Qualcuno prospetta dunque una continuità tra la politica di George Bush, acceso sostenitore dell’ immunità per le società di telecomunicazioni USA che in passato hanno collaborato con NSA & Co. per mettere sotto stretto controllo le comunicazioni dell’intera popolazione americana. È presto per dirlo, probabilmente, quel che è certo è che, tra tutte le ipotesi messe in campo, nessuna offre al momento garanzie sulla possibilità di un contrasto efficace al fenomeno montante e multiforme della guerriglia cyber.
Botnet militari gestite da centri di comando speciali, o persino dall’Air Force One, l’aereo presidenziale? Una misura sostanzialmente inutile, ha detto Jose Nazario intervenendo all’ Usenix Security Symposium di San Jose, California. I modi con cui i cyber-attivisti possono celare le proprie tracce sono tanti e variegati, e “le soluzioni di difesa proattiva non sono in genere realmente fattibili”. La partita si giocherà, conclude l’esperto, sulla capacità di rispondere in tempo alle minacce , sulla riduzione dei tempi di reazione e “nel minimizzare i danni esterni”.
Il prossimo evento che, con tutta probabilità, farà da catalizzatore del cyber-attivismo saranno le Olimpiadi di Pechino al via l’8 di agosto.

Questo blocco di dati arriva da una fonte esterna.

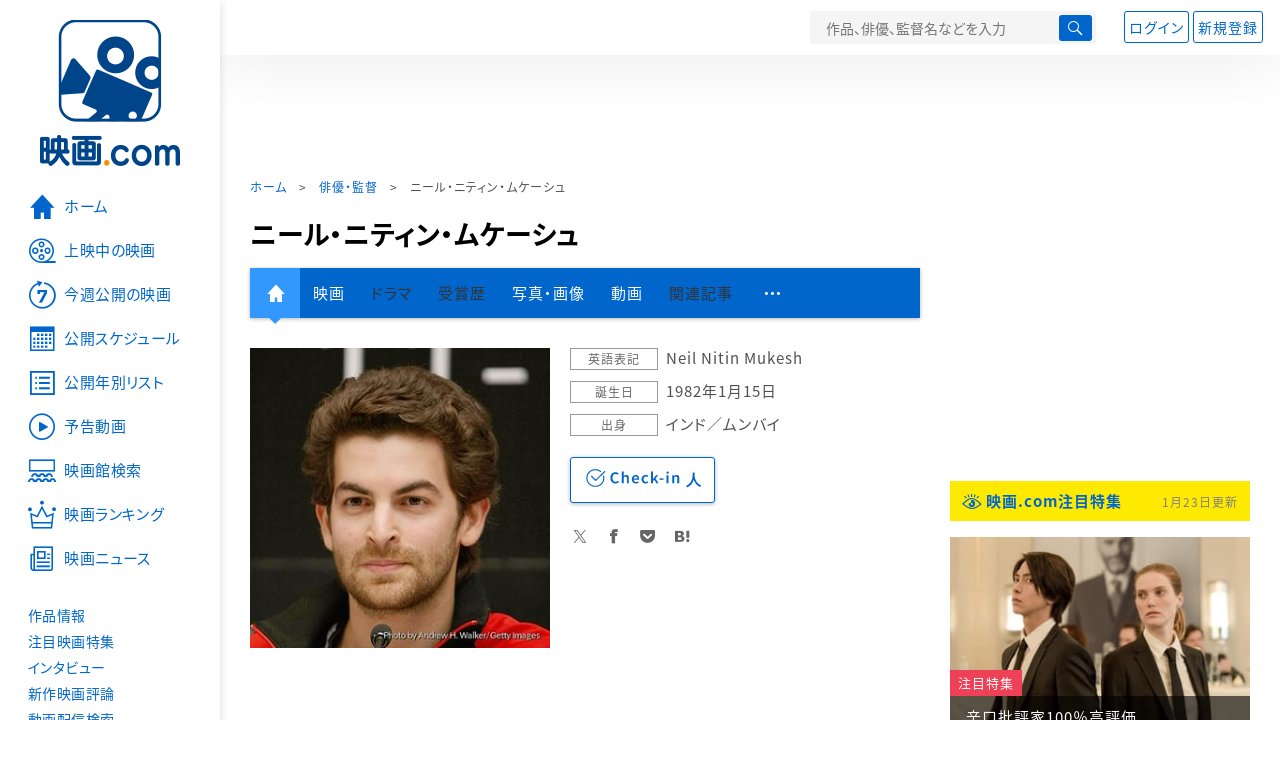

--- FILE ---
content_type: text/html; charset=utf-8
request_url: https://www.google.com/recaptcha/api2/aframe
body_size: 269
content:
<!DOCTYPE HTML><html><head><meta http-equiv="content-type" content="text/html; charset=UTF-8"></head><body><script nonce="pZwOUf713uwWDd4BFMLkVA">/** Anti-fraud and anti-abuse applications only. See google.com/recaptcha */ try{var clients={'sodar':'https://pagead2.googlesyndication.com/pagead/sodar?'};window.addEventListener("message",function(a){try{if(a.source===window.parent){var b=JSON.parse(a.data);var c=clients[b['id']];if(c){var d=document.createElement('img');d.src=c+b['params']+'&rc='+(localStorage.getItem("rc::a")?sessionStorage.getItem("rc::b"):"");window.document.body.appendChild(d);sessionStorage.setItem("rc::e",parseInt(sessionStorage.getItem("rc::e")||0)+1);localStorage.setItem("rc::h",'1769596002031');}}}catch(b){}});window.parent.postMessage("_grecaptcha_ready", "*");}catch(b){}</script></body></html>

--- FILE ---
content_type: text/javascript; charset=UTF-8
request_url: https://yads.yjtag.yahoo.co.jp/tag?s=58476_279869&fr_id=yads_841135-0&p_elem=yads_listing&u=https%3A%2F%2Feiga.com%2Fperson%2F325206%2F&pv_ts=1769595998365&cu=https%3A%2F%2Feiga.com%2Fperson%2F325206%2F&suid=6cf4fe62-df9a-4bdb-9f7f-50760b12bd36
body_size: 279
content:
yadsDispatchDeliverProduct({"dsCode":"58476_279869","patternCode":"58476_279869-309372","outputType":"js_responsive","targetID":"yads_listing","requestID":"ebafa288d435e9335a62393135f3e65f","products":[{"adprodsetCode":"58476_279869-309372-337472","adprodType":3,"adURL":"https://yads.yjtag.yahoo.co.jp/yda?adprodset=58476_279869-309372-337472&cb=1769595999869&cu=https%3A%2F%2Feiga.com%2Fperson%2F325206%2F&p_elem=yads_listing&pv_id=ebafa288d435e9335a62393135f3e65f&suid=6cf4fe62-df9a-4bdb-9f7f-50760b12bd36&u=https%3A%2F%2Feiga.com%2Fperson%2F325206%2F"}]});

Il MinCulPop cinese già promette che nulla dovrà turbare il sereno svolgimento dei Giochi fuori e dentro la Rete, ma c’è da scommettere sul fatto che qualcuno ci proverà lo stesso, a sfruttare la visibilità unica di un evento per molti versi storico , per far valere le proprie ragioni o far sentire la propria presenza ai media e all’intera popolazione mondiale.